On Saturday, Zamboanga’s mayor, Beng Climaco, said in an emotional statement that she had turned over management of the crisis to national officials.
“The spate of events that unfolded and continue to unfold are very heartbreaking and upsetting,” she said.
In addition to Mr. Aquino, attendees at Saturday’s strategy planning session included Vice President Jejomar Binay; the secretary of national defense, Voltaire Gazmin; and Interior Secretary Mar Roxas.
Mr. Roxas told reporters after the meeting that the military’s plan had been to prevent the violence from spreading to other parts of the city. That was accomplished, he said, and though he declined to offer details, he said the military was now trying to clear the rebels out of the neighborhoods they were holding.
As of Saturday afternoon, 3 civilians had been killed in the fighting and 28 had been wounded, officials said. In addition, three police officers and two members of the military had been killed.
Mr. Roxas said that the bodies of 21 rebels had been recovered, and that 26 others had also been reported killed. Some of the bodies, he said, had been burned in fires that the government said the rebels had set. Military officials estimated that 100 rebels remained in the area.

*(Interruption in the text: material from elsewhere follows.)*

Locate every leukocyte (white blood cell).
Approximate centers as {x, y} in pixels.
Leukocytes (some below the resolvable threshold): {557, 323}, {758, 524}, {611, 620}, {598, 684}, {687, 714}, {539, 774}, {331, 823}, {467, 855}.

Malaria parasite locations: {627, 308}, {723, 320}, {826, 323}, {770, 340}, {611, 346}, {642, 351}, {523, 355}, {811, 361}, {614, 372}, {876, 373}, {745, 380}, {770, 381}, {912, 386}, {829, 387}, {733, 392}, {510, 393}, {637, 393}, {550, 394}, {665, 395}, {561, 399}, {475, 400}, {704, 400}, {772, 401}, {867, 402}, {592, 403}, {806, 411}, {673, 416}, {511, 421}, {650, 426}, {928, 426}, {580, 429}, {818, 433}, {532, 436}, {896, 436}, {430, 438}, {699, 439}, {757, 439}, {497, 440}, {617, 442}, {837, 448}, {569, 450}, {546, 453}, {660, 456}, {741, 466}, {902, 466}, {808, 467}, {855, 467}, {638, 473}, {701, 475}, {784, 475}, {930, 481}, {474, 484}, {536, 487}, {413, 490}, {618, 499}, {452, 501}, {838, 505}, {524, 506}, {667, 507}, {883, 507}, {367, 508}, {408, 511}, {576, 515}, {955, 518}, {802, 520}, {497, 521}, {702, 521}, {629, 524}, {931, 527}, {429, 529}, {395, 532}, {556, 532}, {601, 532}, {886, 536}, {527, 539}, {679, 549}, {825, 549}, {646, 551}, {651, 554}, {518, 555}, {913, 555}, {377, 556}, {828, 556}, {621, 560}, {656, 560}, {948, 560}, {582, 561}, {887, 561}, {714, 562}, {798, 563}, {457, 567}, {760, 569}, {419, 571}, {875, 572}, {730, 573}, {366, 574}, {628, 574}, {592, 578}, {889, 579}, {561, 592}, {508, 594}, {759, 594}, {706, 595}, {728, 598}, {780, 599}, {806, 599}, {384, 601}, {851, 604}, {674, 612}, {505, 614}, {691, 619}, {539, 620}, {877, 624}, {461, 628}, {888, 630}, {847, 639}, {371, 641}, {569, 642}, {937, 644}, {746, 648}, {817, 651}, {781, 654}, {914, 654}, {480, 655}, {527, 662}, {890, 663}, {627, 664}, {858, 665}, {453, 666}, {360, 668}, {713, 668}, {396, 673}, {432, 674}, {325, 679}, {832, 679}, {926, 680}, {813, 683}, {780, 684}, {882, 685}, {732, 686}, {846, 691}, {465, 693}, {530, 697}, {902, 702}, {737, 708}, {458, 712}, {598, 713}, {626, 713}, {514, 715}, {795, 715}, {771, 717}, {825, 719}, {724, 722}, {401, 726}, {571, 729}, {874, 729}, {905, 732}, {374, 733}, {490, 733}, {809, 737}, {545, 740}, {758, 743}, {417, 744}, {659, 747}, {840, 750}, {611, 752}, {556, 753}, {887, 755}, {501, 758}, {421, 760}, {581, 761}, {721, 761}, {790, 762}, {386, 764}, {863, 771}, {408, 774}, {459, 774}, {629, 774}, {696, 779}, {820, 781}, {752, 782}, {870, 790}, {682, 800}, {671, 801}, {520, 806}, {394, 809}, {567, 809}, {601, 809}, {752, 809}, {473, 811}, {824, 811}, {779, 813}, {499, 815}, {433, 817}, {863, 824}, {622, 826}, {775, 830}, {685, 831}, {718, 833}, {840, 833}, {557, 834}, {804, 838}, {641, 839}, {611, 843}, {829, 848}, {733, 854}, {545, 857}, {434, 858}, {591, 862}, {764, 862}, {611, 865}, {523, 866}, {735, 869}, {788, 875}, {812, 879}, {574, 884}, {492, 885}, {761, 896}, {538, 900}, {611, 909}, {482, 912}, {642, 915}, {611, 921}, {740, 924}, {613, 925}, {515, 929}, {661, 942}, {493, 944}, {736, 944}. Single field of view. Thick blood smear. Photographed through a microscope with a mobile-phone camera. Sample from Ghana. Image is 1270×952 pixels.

More than 400 homes in the rebel-held areas had been burned, and major sections of the city were impassable. The airport has been closed for five days, and commercial ships were asked to move away from the port area for security reasons.
“The entire city is virtually isolated from the world,” said Ms. Climaco, the mayor. “Innocent lives have been lost, properties have been damaged and our economy paralyzed.”
The Moro National Liberation Front signed a peace deal with the Philippine government in 1996, but many of its members retained their weapons. Leaders of the group have said the government’s peace deal last year with the larger rival group, the Moro Islamic Liberation Front, had undercut their own peace agreement.